Phoenix New Times
by Paul Rubin
By most accounts, Legg and Mackey’s relationship was not one of equals. Mackey was about 15 years older than Legg, but he was in awe of the younger man. He referred to Legg as “Himself” and constantly fretted about how Legg would react to something.
Deborah Primock of the Probate Court says Mackey appeared to many to be an honest, caring man.
“I wouldn’t place my worst enemy with some of the private fiduciaries in this town,” Primock says. “I mean the cold-blooded ones who could care less about their wards. I didn’t feel that way about Mr. Mackey. I thought of him as a nice old man who happened to hook up with an attorney with clout.”
But New Times’ investigation shows that Mackey demonstrated allegiance first to Legg, not to the “protected” elderly under his legal care.
“Webber always made a statement,” says Philip Holmes’ wife, Geneva, who worked as an assistant to Mackey for three years. “Wayne is the goose that lays the golden egg.’”
@sub:The Contessa House
@body:It was 1987, and Webber Mackey was giving Wayne Legg a deposition about an elderly woman’s failing health.
“She just laid there with her mouth open and her tongue hanging out, and she couldn’t talk,” Mackey said of Delores Reichwein. “She was very pathetic.”
Wayne Legg had been the Reichweins’ lawyer for years. That March, he had drawn up the Reichweins’ wills, documents that named Mackey as executor of the couple’s estate.
Legg used the deposition to convince a judge to also appoint private fiduciary Mackey as Delores Reichwein’s guardian-conservator. A few months later, another judge appointed Mackey as guardian-conservator for Merlin Reichwein. Legg became the estate’s attorney.
The Reichweins were perfect victims: They had no children and, as far as Legg and Mackey knew, no close family members. (Delores Reichwein’s niece, Dorothy Richards, wouldn’t come into the picture for some time.) And the Reichweins had trusted Wayne Legg for years.
Legg and Mackey soon flooded the Reichwein estate with bills. The two traveled to Iowa together in September 1987 to meet the future beneficiaries at the Masonic lodge in Boone. The pair charged the estate $2,460 for that visit.
In June 1988, Legg and Mackey submitted their first annual set of bills in the Reichwein case. The numbers were astounding: Legg demanded almost $64,000 in fees–about $32,000 each for the two Reichweins. Mackey’s first bill came to $13,263.
The charges added up to far more than anything considered “reasonable” under Arizona law. A review of the itemized bills reveals a rash of double- and overbillings. Still, then-Pro Tem Commissioner Michael Jones approved the charges.
By this year, Jones and other Probate Court colleagues had given their seal of approval to almost $200,000 in attorney and fiduciary fees charged to the Reichwein estate.

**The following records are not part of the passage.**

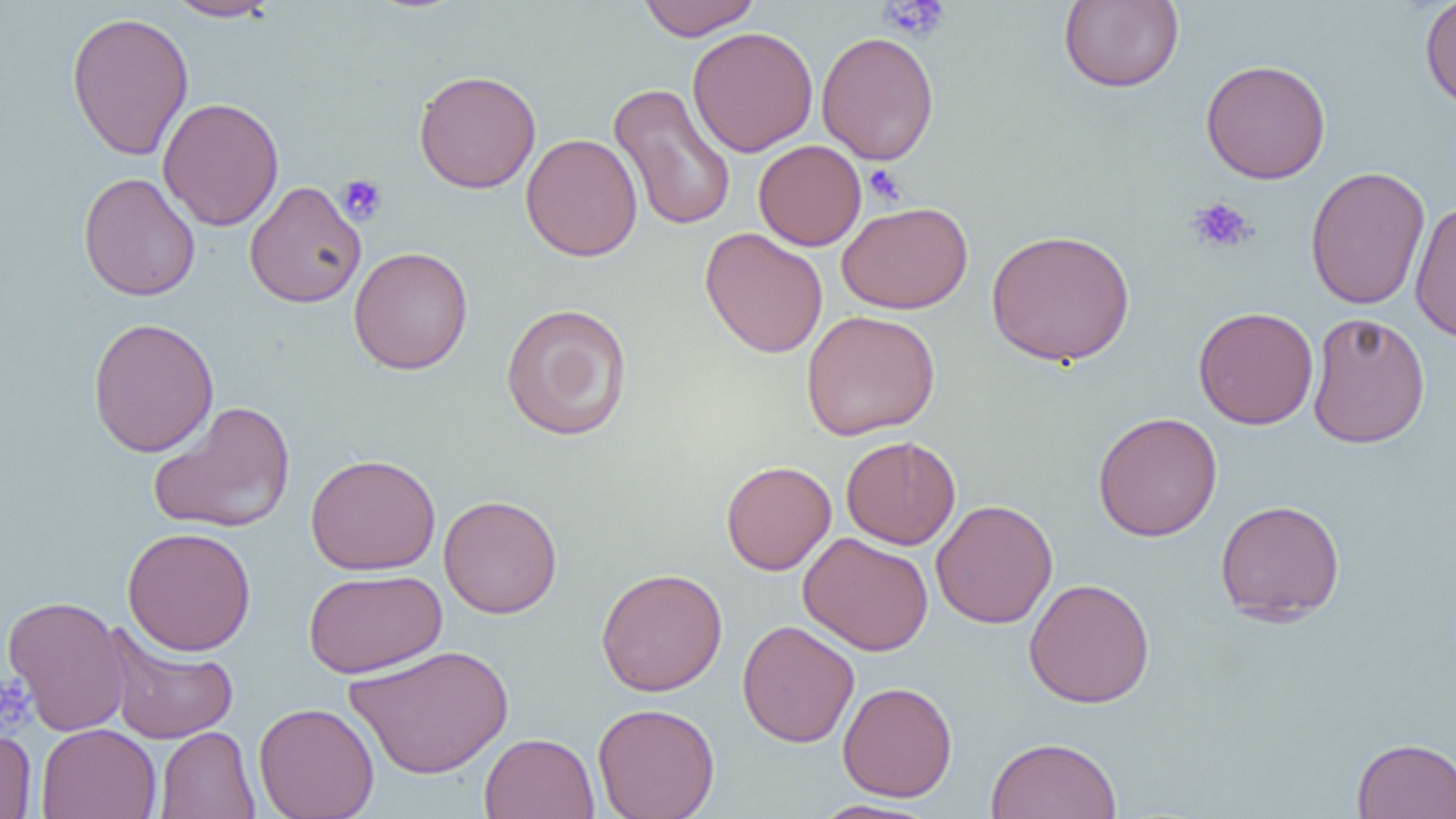

slide-level diagnosis = no evidence of blood parasites
platelet locations = approximate bounding boxes as named x1/y1/x2/y2 corners in pixels: (x1=880, y1=0, x2=951, y2=42), (x1=863, y1=163, x2=906, y2=206), (x1=335, y1=174, x2=388, y2=226), (x1=1186, y1=197, x2=1255, y2=254), (x1=0, y1=671, x2=37, y2=736)
preparation = thin blood film
magnification = 1000x
image size = 1456×819 pixels
uninfected red blood cell locations = approximate bounding boxes as named x1/y1/x2/y2 corners in pixels: (x1=164, y1=0, x2=283, y2=22), (x1=636, y1=0, x2=762, y2=41), (x1=1058, y1=0, x2=1184, y2=92), (x1=1419, y1=0, x2=1456, y2=110), (x1=66, y1=11, x2=194, y2=161), (x1=687, y1=26, x2=819, y2=158), (x1=816, y1=31, x2=939, y2=165), (x1=1200, y1=59, x2=1331, y2=184), (x1=413, y1=69, x2=541, y2=194), (x1=608, y1=83, x2=737, y2=232), (x1=157, y1=97, x2=285, y2=232), (x1=521, y1=133, x2=643, y2=262), (x1=753, y1=140, x2=867, y2=251), (x1=1304, y1=165, x2=1431, y2=311), (x1=78, y1=172, x2=200, y2=302), (x1=244, y1=180, x2=366, y2=309), (x1=1409, y1=200, x2=1456, y2=342), (x1=836, y1=201, x2=974, y2=315), (x1=699, y1=227, x2=828, y2=359), (x1=986, y1=229, x2=1135, y2=367), (x1=348, y1=246, x2=473, y2=375), (x1=500, y1=302, x2=633, y2=441), (x1=1193, y1=306, x2=1319, y2=430), (x1=801, y1=309, x2=941, y2=441), (x1=1306, y1=313, x2=1431, y2=449), (x1=87, y1=316, x2=219, y2=457), (x1=148, y1=400, x2=296, y2=534), (x1=1093, y1=411, x2=1222, y2=541), (x1=841, y1=435, x2=961, y2=550), (x1=304, y1=452, x2=441, y2=576), (x1=721, y1=460, x2=836, y2=575), (x1=438, y1=495, x2=562, y2=618), (x1=931, y1=499, x2=1058, y2=629), (x1=1215, y1=499, x2=1346, y2=625), (x1=122, y1=526, x2=256, y2=656), (x1=797, y1=532, x2=934, y2=656), (x1=596, y1=567, x2=728, y2=696), (x1=304, y1=568, x2=447, y2=678), (x1=1024, y1=578, x2=1155, y2=708), (x1=2, y1=594, x2=130, y2=737), (x1=737, y1=620, x2=859, y2=747), (x1=102, y1=623, x2=239, y2=744), (x1=345, y1=645, x2=515, y2=779), (x1=837, y1=681, x2=958, y2=802), (x1=253, y1=702, x2=380, y2=819), (x1=593, y1=702, x2=720, y2=819), (x1=36, y1=723, x2=161, y2=819), (x1=0, y1=725, x2=37, y2=818), (x1=155, y1=726, x2=260, y2=819), (x1=479, y1=732, x2=599, y2=819), (x1=985, y1=736, x2=1122, y2=819), (x1=1351, y1=737, x2=1456, y2=818), (x1=810, y1=799, x2=939, y2=819)
modality = optical microscopy
field of view = one of a larger specimen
State the blood parasite species.
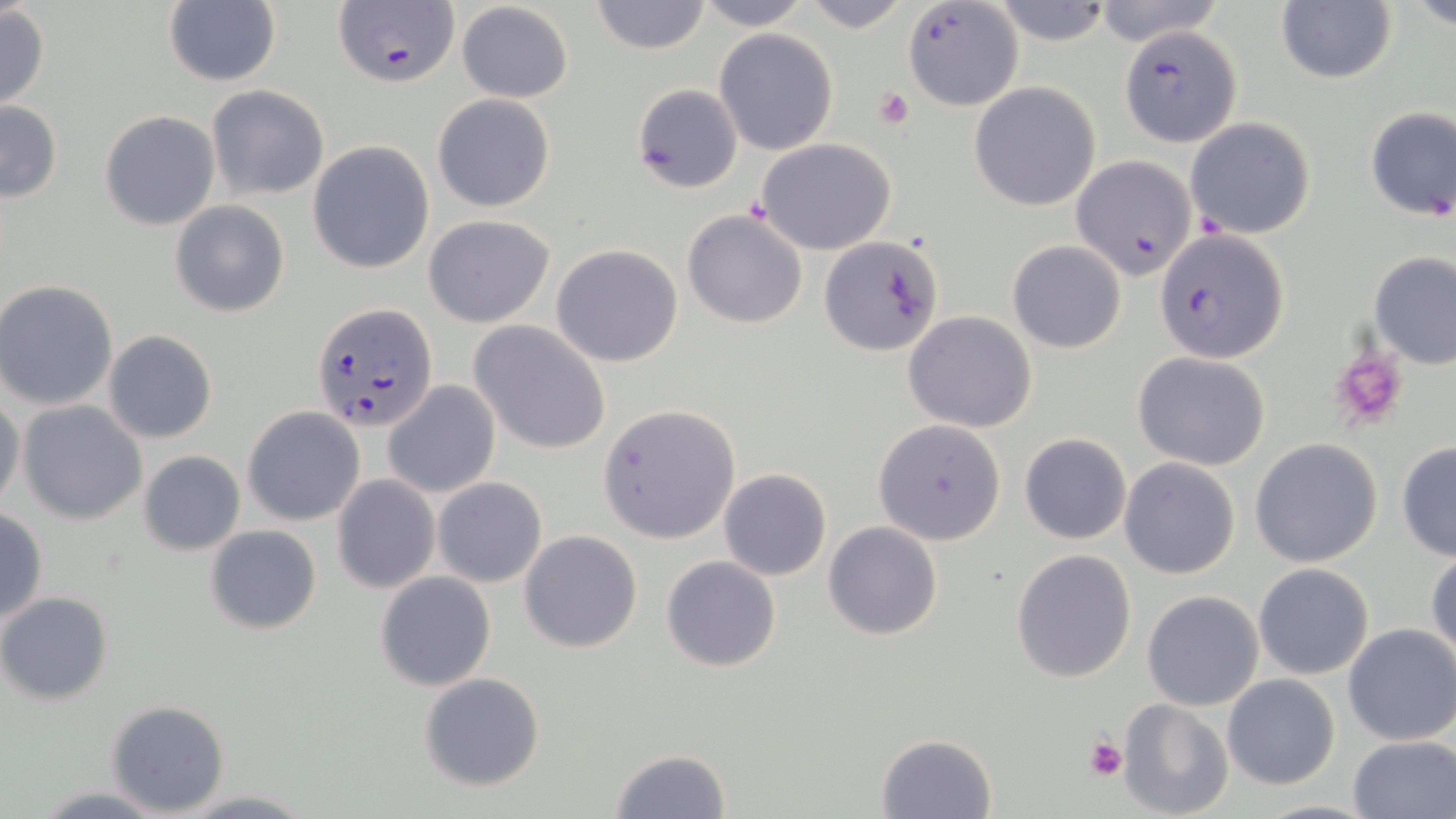

Plasmodium falciparum.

“You wonder if those judges ever bothered to even look at the figures those men were charging,” says Dorothy Richards. “I don’t understand how they could go along with this. I told my daughter at one point, ‘They’re really getting to Aunt Delores.’”
In the fall of 1988, the bleeding of the Reichwein estate became more elaborate. That October, Webber Mackey purchased a duplex in the Reichweins’ names on East Contessa Street in Mesa. Legg told associates that Merlin Reichwein had suggested buying it as a way of keeping his wife out of a nursing home. Merlin Reichwein died in November 1988, three weeks after Mackey bought the home in the middle-class neighborhood.

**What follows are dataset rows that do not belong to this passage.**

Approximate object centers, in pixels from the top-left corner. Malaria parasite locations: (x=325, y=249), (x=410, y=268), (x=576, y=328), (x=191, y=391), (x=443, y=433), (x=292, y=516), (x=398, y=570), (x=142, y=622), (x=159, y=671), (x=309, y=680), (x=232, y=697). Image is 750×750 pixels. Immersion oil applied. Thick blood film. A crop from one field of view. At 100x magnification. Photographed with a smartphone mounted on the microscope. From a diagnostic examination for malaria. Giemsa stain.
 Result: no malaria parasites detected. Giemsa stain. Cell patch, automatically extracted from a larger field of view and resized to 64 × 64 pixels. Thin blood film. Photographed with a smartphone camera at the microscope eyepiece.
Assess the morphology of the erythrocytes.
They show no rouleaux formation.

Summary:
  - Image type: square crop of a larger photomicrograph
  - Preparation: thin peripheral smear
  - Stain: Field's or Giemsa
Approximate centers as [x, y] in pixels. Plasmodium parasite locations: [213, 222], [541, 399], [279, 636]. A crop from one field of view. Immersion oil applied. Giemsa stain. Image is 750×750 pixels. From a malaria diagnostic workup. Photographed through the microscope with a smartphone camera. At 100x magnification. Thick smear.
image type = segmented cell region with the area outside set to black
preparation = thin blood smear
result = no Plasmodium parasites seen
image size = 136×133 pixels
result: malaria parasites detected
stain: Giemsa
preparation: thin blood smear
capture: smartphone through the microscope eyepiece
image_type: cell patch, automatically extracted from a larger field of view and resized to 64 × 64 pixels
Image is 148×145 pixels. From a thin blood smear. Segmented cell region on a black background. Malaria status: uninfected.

In early 1989, workers tore down the main wall that partitioned the duplex. Legg and Mackey then moved five elderly women, including Delores Reichwein, into the Contessa House, as it was called, from their own homes or from nursing homes.

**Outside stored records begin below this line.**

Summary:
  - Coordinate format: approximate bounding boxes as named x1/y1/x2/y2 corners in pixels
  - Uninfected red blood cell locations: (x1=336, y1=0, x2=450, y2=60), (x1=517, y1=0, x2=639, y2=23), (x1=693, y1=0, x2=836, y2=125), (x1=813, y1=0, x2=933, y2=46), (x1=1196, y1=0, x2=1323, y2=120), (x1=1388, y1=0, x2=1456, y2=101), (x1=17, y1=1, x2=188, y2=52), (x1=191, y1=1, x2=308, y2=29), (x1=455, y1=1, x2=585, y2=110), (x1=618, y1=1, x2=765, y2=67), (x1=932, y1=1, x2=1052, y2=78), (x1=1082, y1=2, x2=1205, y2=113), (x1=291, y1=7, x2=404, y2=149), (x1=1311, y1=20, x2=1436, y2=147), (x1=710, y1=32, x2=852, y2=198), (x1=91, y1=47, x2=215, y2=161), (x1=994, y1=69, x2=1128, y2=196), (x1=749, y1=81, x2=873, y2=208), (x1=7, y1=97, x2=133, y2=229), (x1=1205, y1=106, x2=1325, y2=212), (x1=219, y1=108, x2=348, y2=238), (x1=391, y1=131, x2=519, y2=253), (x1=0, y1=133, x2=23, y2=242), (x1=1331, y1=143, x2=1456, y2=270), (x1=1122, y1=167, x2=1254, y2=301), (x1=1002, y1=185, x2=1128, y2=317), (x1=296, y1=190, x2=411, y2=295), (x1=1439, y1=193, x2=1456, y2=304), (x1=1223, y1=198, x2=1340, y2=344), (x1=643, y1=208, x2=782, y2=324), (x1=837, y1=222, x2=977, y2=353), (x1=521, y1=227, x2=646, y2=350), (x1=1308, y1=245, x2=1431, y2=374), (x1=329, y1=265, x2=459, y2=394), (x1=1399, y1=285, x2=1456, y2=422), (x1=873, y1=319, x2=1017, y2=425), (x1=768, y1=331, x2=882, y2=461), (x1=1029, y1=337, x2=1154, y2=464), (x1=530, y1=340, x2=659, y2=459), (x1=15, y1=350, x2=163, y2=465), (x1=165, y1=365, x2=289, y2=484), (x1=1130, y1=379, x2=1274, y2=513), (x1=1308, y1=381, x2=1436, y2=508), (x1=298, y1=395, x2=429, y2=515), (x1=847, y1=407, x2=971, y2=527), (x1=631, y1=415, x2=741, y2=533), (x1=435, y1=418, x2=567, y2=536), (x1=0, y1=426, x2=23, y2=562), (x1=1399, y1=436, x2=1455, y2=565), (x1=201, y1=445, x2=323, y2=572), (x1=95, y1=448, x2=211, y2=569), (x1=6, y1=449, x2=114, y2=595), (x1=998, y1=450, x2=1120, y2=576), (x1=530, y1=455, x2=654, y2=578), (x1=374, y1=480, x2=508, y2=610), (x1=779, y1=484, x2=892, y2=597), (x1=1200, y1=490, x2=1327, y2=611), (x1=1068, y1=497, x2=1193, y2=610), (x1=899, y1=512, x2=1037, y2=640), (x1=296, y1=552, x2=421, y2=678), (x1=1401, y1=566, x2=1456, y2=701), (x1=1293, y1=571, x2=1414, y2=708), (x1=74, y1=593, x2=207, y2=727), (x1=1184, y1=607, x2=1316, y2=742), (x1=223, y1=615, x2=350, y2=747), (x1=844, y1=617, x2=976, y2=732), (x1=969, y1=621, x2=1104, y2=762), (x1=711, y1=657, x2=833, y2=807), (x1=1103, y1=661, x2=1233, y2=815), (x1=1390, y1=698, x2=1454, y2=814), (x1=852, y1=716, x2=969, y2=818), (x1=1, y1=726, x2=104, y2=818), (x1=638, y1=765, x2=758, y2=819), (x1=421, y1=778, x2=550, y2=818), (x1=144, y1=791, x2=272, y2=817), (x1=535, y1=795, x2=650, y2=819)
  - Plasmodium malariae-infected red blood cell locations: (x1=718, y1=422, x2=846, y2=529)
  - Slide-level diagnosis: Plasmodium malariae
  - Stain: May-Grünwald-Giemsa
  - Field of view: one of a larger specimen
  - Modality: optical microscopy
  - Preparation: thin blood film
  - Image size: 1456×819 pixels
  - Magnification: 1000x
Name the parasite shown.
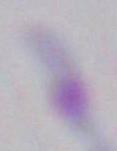
Toxoplasma gondii.

modality: micrograph
magnification: 1000x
Identify the preparation type.
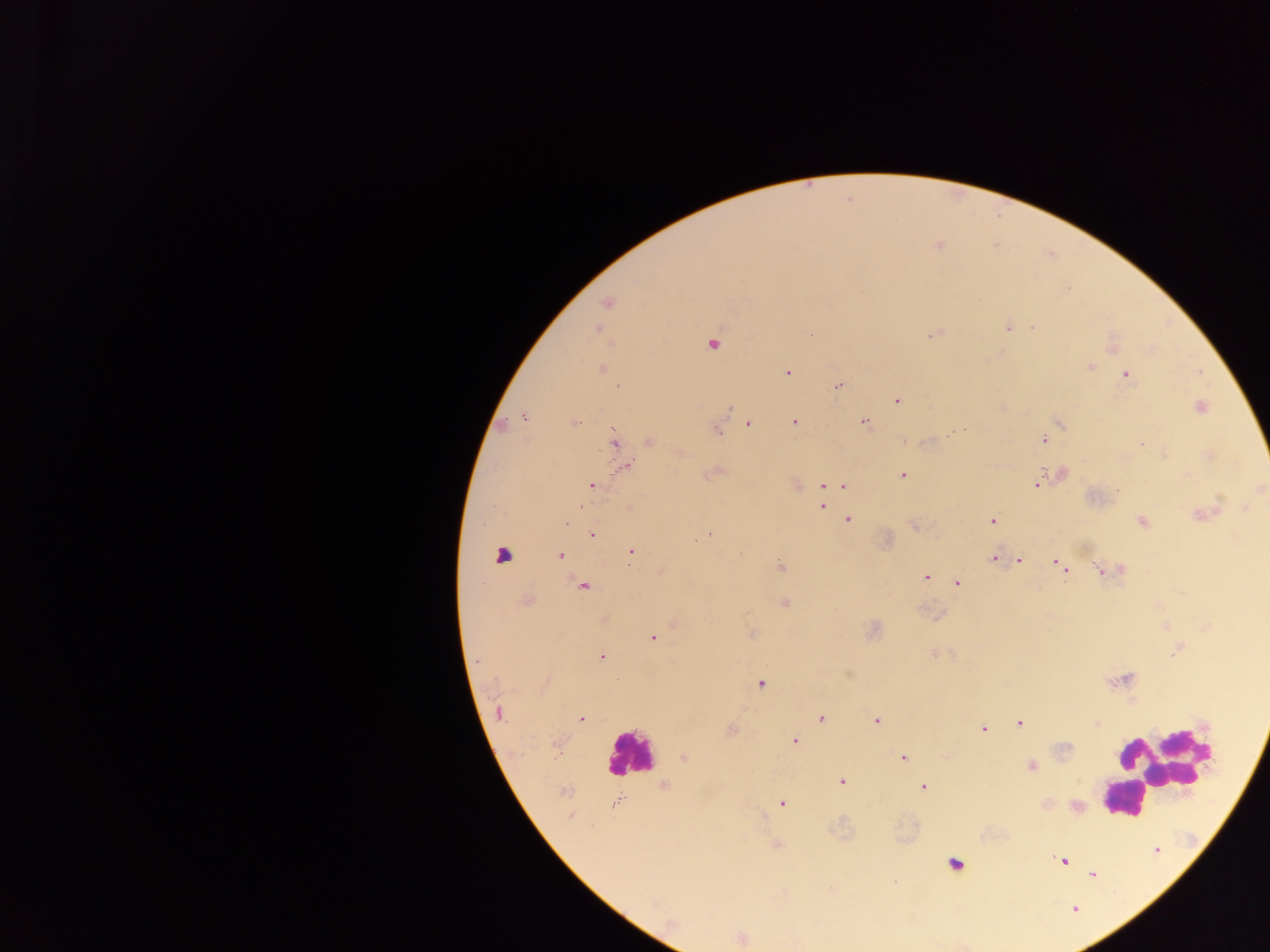
Thick blood film.

Approximate centers as [x, y] in pixels. Leukocyte locations: [629, 753], [1161, 765], [1125, 798], [955, 864]. Plasmodium parasite locations: [938, 245], [607, 302], [1008, 327], [1031, 327], [597, 329], [932, 335], [712, 343], [1111, 344], [1089, 367], [601, 369], [788, 372], [1125, 374], [838, 385], [897, 399], [1200, 407], [730, 408], [523, 416], [1059, 421], [794, 422], [573, 423], [864, 423], [748, 424], [963, 429], [716, 430], [1042, 438], [614, 440], [905, 440], [649, 441], [1211, 455], [625, 466], [712, 471], [902, 474], [1061, 474], [1037, 483], [795, 484], [592, 485], [822, 485], [843, 485], [1259, 488], [821, 495], [821, 505], [1244, 508], [1203, 515], [847, 519], [993, 521], [1141, 521], [566, 522], [915, 526], [591, 534], [708, 534], [631, 551], [559, 555], [995, 558], [1019, 560], [1057, 561], [1060, 565], [781, 566], [1121, 568], [661, 571], [1100, 571], [925, 576], [957, 582], [582, 585], [525, 600], [784, 603], [604, 619], [674, 623], [873, 629], [751, 633], [653, 637], [1178, 648], [933, 653], [601, 657], [1120, 680], [761, 684], [498, 713], [821, 717], [581, 719], [876, 719], [1019, 723], [1096, 723], [982, 729], [731, 730], [794, 740], [557, 743], [683, 757], [902, 757], [1032, 766], [842, 781], [664, 785], [924, 787], [564, 791], [615, 802], [781, 803], [1076, 807], [570, 815], [776, 845], [1155, 850], [1064, 860], [1092, 874], [893, 882], [1074, 908], [740, 938]. Object labeled both Plasmodium parasite and leukocyte by the source: [502, 555]. Sample from Ghana. Mobile-phone photograph taken through the microscope. Image is 1270×952 pixels. One field of view.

Several women and a few men moved in and out of the Contessa House over its three-year history; some died there. Legg was the attorney and Mackey the guardian-conservator for all of them.
“These women were lonely and old. They had to trust somebody,” says Betty Cuney, a Santa Paula, California, resident whose late aunt, Blanche Mulligan, moved to the Contessa House in 1989.
Care at the home was good enough that Wayne Legg moved his own mother, Ruth, there in 1991. But care was only part of it.
The group home presented a host of new financial opportunities for Legg and Mackey. They could charge what they wanted for room, board and other services, and they could pocket much of the proceeds. They didn’t have to explain their constant comings and goings, which they billed the estates for.
Many of the residents paid more there than they had at their previous residences–up to $3,200 per month. Even Delores Reichwein paid that amount each month to live in her own house.
In other words, Delores Reichwein was paying for Wayne Legg and Webber Mackey to run a business inside a home they had bought with her money. The Reichwein estate got the short end of the deal; only Legg and Mackey profited.
In 1989, fiduciary Webber Mackey credited the estate with $13,500 in rent from the other residents. That year, Legg and Mackey charged Delores Reichwein’s estate $22,718 for her to live in her own home. Her estate also paid $37,086 for taxes, electricity, cable television, telephone and other expenses.